Problema curto A —
Diga se cada afirmação concorda com o trecho sobre o limbo na Divina Comédia, abaixo, respondendo sim ou não e citando literalmente as palavras do trecho que decidem: (i) o limbo é um lugar de tristeza com tormentos; (ii) as almas atravessam o rio Aqueronte levadas pelo barqueiro Caronte; (iii) o castelo visto no limbo tem sete fortalezas.

Trecho para leitura —
##########

O que fazer quando seu jogo está em um estágio em que não é bom nem ruim?
Por Arnaldo Grizzo em 23 de Agosto de 2015 às 00:00
Segundo Dante, na Divina Comédia, todas as almas que partem deste mundo são levadas pelo barqueiro Caronte através do rio Aqueronte. Na outra margem, você vai se encontrar diante de um vale de luto abissal, o limbo – um lugar de tristeza, mas sem tormentos. Você verá um castelo de sete fortalezas e, dentro delas, campos iluminados pela luz da razão, onde encontrará muitas sombras. São os pagãos virtuosos, os grandes filósofos e autores, crianças não batizadas e outros que não podem subir ao reino dos céus. Você terá a companhia de César, Homero, Virgílio, Sócrates, Aristóteles etc. Não há punição aqui, a atmosfera é tranquila, mas triste.

##########

Entradas da tarefa —
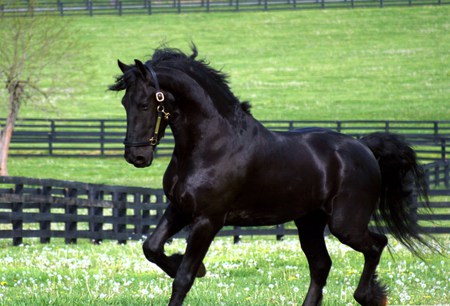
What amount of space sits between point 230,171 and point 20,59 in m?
32.8

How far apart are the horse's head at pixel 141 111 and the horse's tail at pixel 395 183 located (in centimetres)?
288

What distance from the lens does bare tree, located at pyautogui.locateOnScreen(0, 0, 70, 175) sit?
39.2 meters

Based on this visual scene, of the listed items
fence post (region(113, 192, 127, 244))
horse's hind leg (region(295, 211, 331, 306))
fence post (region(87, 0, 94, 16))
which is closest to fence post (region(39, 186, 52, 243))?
fence post (region(113, 192, 127, 244))

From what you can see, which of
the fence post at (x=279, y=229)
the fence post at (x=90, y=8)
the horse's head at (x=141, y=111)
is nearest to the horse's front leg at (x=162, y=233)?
the horse's head at (x=141, y=111)

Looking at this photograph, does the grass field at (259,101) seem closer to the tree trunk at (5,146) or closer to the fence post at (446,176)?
the tree trunk at (5,146)

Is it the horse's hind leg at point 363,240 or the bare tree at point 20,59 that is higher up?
the horse's hind leg at point 363,240

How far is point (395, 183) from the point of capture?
10398mm

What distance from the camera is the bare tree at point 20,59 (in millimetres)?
39188

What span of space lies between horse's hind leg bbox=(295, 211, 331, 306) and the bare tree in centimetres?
2990

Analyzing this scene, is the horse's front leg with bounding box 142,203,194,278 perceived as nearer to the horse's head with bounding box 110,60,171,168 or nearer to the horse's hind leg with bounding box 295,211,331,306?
the horse's head with bounding box 110,60,171,168

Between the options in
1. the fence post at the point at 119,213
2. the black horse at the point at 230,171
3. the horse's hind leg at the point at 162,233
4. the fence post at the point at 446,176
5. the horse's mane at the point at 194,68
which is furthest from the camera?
the fence post at the point at 446,176

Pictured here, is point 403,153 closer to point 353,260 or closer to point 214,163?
point 214,163

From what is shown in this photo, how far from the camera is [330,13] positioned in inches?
2928

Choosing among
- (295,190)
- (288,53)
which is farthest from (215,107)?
(288,53)
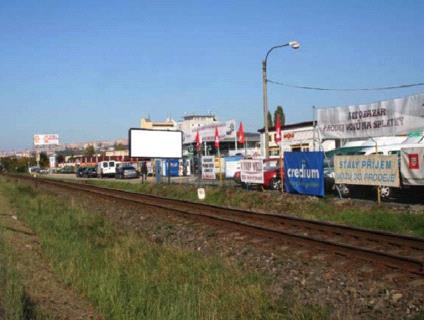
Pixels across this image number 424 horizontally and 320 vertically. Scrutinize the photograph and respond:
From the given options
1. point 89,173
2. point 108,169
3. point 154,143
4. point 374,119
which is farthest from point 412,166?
point 89,173

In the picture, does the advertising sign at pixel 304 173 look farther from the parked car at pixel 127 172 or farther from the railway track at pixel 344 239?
the parked car at pixel 127 172

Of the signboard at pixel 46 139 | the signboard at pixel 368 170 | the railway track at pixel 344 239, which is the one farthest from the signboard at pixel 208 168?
the signboard at pixel 46 139

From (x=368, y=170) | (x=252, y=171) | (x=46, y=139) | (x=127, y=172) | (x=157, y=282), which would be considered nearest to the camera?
(x=157, y=282)

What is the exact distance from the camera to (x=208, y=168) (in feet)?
108

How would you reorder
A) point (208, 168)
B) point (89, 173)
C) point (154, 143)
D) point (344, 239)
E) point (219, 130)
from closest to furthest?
point (344, 239)
point (208, 168)
point (154, 143)
point (219, 130)
point (89, 173)

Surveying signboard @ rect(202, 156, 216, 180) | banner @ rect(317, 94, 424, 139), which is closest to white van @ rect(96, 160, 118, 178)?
signboard @ rect(202, 156, 216, 180)

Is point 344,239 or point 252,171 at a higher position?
point 252,171

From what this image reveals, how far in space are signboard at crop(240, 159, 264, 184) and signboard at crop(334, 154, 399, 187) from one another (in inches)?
236

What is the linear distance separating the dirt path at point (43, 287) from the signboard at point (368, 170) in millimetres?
12265

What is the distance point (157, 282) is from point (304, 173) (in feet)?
50.9

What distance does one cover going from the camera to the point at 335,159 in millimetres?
21391

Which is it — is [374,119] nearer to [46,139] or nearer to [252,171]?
[252,171]

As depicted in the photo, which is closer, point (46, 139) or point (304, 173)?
point (304, 173)

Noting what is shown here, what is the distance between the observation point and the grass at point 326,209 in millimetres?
14961
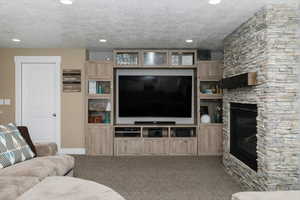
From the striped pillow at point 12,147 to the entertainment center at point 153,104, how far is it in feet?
7.27

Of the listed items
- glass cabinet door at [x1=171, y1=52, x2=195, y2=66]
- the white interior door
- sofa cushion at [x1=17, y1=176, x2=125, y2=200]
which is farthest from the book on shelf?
sofa cushion at [x1=17, y1=176, x2=125, y2=200]

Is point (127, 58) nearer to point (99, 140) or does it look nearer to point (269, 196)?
point (99, 140)

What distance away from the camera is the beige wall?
536cm

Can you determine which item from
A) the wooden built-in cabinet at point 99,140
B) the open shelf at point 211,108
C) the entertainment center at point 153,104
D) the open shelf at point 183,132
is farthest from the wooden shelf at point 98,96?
the open shelf at point 211,108

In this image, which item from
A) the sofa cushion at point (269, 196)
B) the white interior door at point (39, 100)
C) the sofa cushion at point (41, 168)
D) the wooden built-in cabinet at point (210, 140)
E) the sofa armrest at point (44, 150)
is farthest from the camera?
the white interior door at point (39, 100)

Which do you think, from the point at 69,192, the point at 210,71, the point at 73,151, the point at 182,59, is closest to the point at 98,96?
the point at 73,151

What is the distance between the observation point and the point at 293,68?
2.73 m

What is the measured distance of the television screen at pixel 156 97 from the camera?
5.42 metres

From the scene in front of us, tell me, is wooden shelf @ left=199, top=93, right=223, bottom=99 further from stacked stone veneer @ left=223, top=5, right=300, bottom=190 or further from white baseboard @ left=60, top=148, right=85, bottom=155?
white baseboard @ left=60, top=148, right=85, bottom=155

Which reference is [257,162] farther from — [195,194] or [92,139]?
[92,139]

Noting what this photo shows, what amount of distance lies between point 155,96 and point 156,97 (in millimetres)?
33

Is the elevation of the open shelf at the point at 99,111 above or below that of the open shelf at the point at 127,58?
below

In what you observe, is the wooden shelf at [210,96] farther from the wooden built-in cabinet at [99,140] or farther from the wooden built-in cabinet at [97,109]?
the wooden built-in cabinet at [99,140]

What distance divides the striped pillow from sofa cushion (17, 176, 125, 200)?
2.82ft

##########

Problema curto B —
Transcreva como lista numerada a parte das entradas acima que começa na linha que contém "Noting what is" e termina na linha que contém "5.42 metres", incluindo ambas. Deixe de fora as linhas em branco e as imagens.

Resposta A —
(i) Não: "um lugar de tristeza, mas sem tormentos".
(ii) Sim: "são levadas pelo barqueiro Caronte através do rio Aqueronte".
(iii) Sim: "um castelo de sete fortalezas".

Resposta B —
1. Noting what is shown here, what is the distance between the observation point and the grass at point 326,209 in millimetres?
2. 14961
3. From the striped pillow at point 12,147 to the entertainment center at point 153,104, how far is it in feet?
4. 7.27
5. Of the listed items
6. - glass cabinet door at [x1=171, y1=52, x2=195, y2=66]
7. - the white interior door
8. - sofa cushion at [x1=17, y1=176, x2=125, y2=200]
9. which is farthest from the book on shelf?
10. sofa cushion at [x1=17, y1=176, x2=125, y2=200]
11. Is point (127, 58) nearer to point (99, 140) or does it look nearer to point (269, 196)?
12. point (99, 140)
13. What distance away from the camera is the beige wall?
14. 536cm
15. Can you determine which item from
16. A) the wooden built-in cabinet at point 99,140
17. B) the open shelf at point 211,108
18. C) the entertainment center at point 153,104
19. D) the open shelf at point 183,132
20. is farthest from the wooden shelf at point 98,96?
21. the open shelf at point 211,108
22. In this image, which item from
23. A) the sofa cushion at point (269, 196)
24. B) the white interior door at point (39, 100)
25. C) the sofa cushion at point (41, 168)
26. D) the wooden built-in cabinet at point (210, 140)
27. E) the sofa armrest at point (44, 150)
28. is farthest from the camera?
29. the white interior door at point (39, 100)
30. Which do you think, from the point at 69,192, the point at 210,71, the point at 73,151, the point at 182,59, is closest to the point at 98,96?
31. the point at 73,151
32. What is the distance between the observation point and the point at 293,68?
33. 2.73 m
34. What is the measured distance of the television screen at pixel 156 97 from the camera?
35. 5.42 metres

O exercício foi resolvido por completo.